What the exercise asks
Go over each line of the entries below, count those with "html", and give only the count.
____
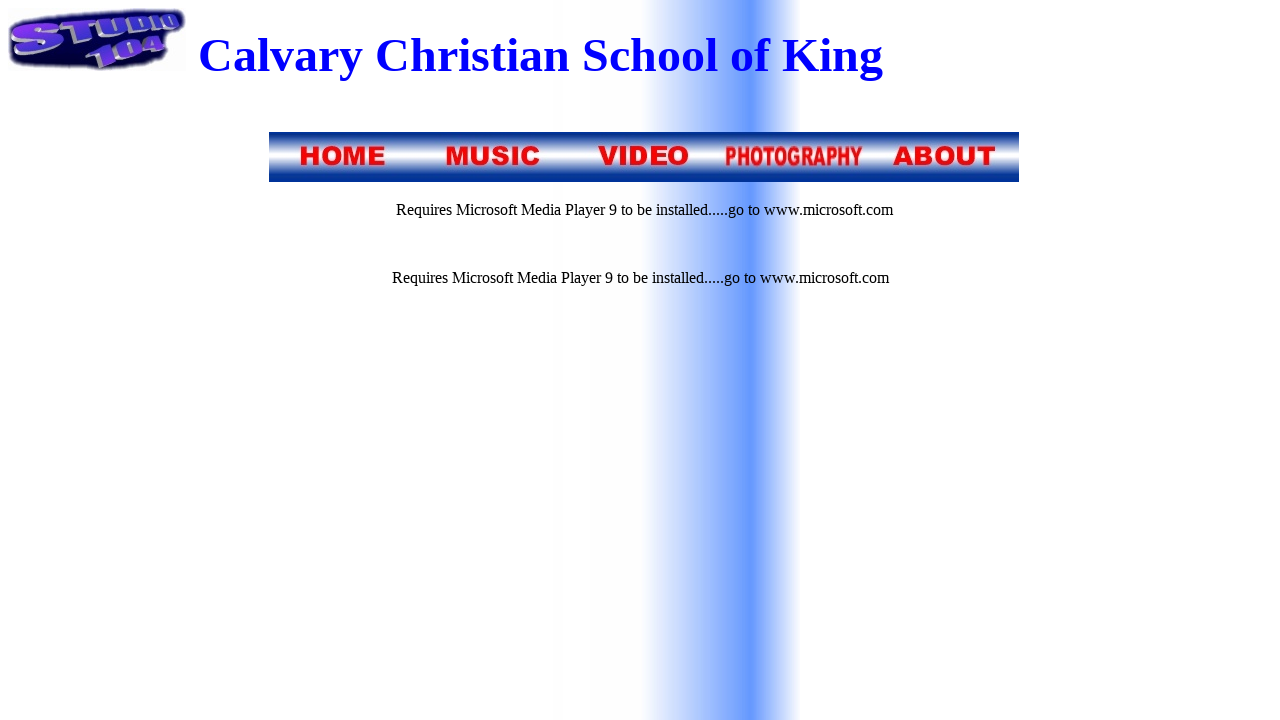

--- FILE ---
content_type: text/html
request_url: http://studio104.biz/video/Calvary_Christian_School_promotional_video.htm
body_size: 4337
content:
<html>

<head>
<meta http-equiv="Content-Language" content="en-us">
<meta http-equiv="Content-Type" content="text/html; charset=windows-1252">
<meta name="GENERATOR" content="Microsoft FrontPage 6.0">
<meta name="ProgId" content="FrontPage.Editor.Document">
<title>Calvary Christian School promotional video</title>
<script language="JavaScript" fptype="dynamicanimation">
<!--
function dynAnimation() {}
function clickSwapImg() {}
//-->
</script>
<script language="JavaScript1.2" fptype="dynamicanimation" src="../animate.js">
</script>
</head>

<body onload="dynAnimation()" background="../images/104_background.jpg" language="Javascript1.2">

<p>
<img border="0" src="../images/Logo_sm.jpg" width="178" height="63">&nbsp;&nbsp; 
<font size="7" color="#0000FF"><b>Calvary Christian School of King</b></font></p>
<p>&nbsp;</p>

<div align="center">

<table border="0" cellpadding="0" width="760" cellspacing="0" height="52">
  <tr>
    <td align="center" width="758" nowrap>
      <div align="center">
        <div align="none">
        <pre>&nbsp;<a href="../default.htm" onmouseover="document['fpAnimswapImgFP1'].imgRolln=document['fpAnimswapImgFP1'].src;document['fpAnimswapImgFP1'].src=document['fpAnimswapImgFP1'].lowsrc;" onmouseout="document['fpAnimswapImgFP1'].src=document['fpAnimswapImgFP1'].imgRolln"><img border="0" src="../images/Menu_bar_Home.jpg" id="fpAnimswapImgFP1" name="fpAnimswapImgFP1" dynamicanimation="fpAnimswapImgFP1" lowsrc="../images/Menu_bar_Home_over.jpg" width="150" height="50"></a><a href="../Studio104%20Music.htm" onmouseover="document['fpAnimswapImgFP2'].imgRolln=document['fpAnimswapImgFP2'].src;document['fpAnimswapImgFP2'].src=document['fpAnimswapImgFP2'].lowsrc;" onmouseout="document['fpAnimswapImgFP2'].src=document['fpAnimswapImgFP2'].imgRolln"><img border="0" src="../images/Menu_bar_Music.jpg" id="fpAnimswapImgFP2" name="fpAnimswapImgFP2" dynamicanimation="fpAnimswapImgFP2" lowsrc="../images/Menu_bar_Music_over.jpg" width="150" height="50"></a><a href="../Studio104%20Video.htm" onmouseover="document['fpAnimswapImgFP3'].imgRolln=document['fpAnimswapImgFP3'].src;document['fpAnimswapImgFP3'].src=document['fpAnimswapImgFP3'].lowsrc;" onmouseout="document['fpAnimswapImgFP3'].src=document['fpAnimswapImgFP3'].imgRolln"><img border="0" src="../images/Menu_bar_Video.jpg" id="fpAnimswapImgFP3" name="fpAnimswapImgFP3" dynamicanimation="fpAnimswapImgFP3" lowsrc="../images/Menu_bar_Video_Over.jpg" width="150" height="50"></a><a href="../Studio104%20Photo.htm" onmouseover="document['fpAnimswapImgFP4'].imgRolln=document['fpAnimswapImgFP4'].src;document['fpAnimswapImgFP4'].src=document['fpAnimswapImgFP4'].lowsrc;" onmouseout="document['fpAnimswapImgFP4'].src=document['fpAnimswapImgFP4'].imgRolln"><img border="0" src="../images/Menu_bar_Photography.jpg" id="fpAnimswapImgFP4" name="fpAnimswapImgFP4" dynamicanimation="fpAnimswapImgFP4" lowsrc="../images/Menu_bar_Photography_over.jpg" width="150" height="50"></a><a href="../Studio104%20About.htm" onmouseover="document['fpAnimswapImgFP5'].imgRolln=document['fpAnimswapImgFP5'].src;document['fpAnimswapImgFP5'].src=document['fpAnimswapImgFP5'].lowsrc;" onmouseout="document['fpAnimswapImgFP5'].src=document['fpAnimswapImgFP5'].imgRolln"><img border="0" src="../images/Menu_bar_About.jpg" id="fpAnimswapImgFP5" name="fpAnimswapImgFP5" dynamicanimation="fpAnimswapImgFP5" lowsrc="../images/Menu_bar_About_Over.jpg" width="150" height="50"></a></pre>
        </div>
      </div>
    </td>
  </tr>
</table>

<p>&nbsp;

<OBJECT id="mediaplayer" width="480" height="360"
CLASSID="CLSID:6BF52A52-394A-11d3-B153-00C04F79FAA6"
type="application/x-oleobject">
<PARAM NAME="URL" VALUE="CCS_promo_400k.wmv">
<PARAM NAME="SendPlayStateChangeEvents" VALUE="True">
<PARAM NAME="AutoStart" VALUE="True">
<PARAM name="uiMode" value="full">
<PARAM name="PlayCount" value="9999">
<param name="Volume" value="75">
<param name ="enabled" value="true">
<param name ="stretchToFit" value="true">
<param name ="windowlessVideo" value="false"

<noembed>Requires Microsoft Media Player 9 to be installed.....go to www.microsoft.com</noembed></p>
&nbsp;
</OBJECT></p>


<p align="center">Requires Microsoft Media Player 9 to be installed.....go to 
www.microsoft.com<br>


</div>

</body>

</html>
____
Answer to the exercise
4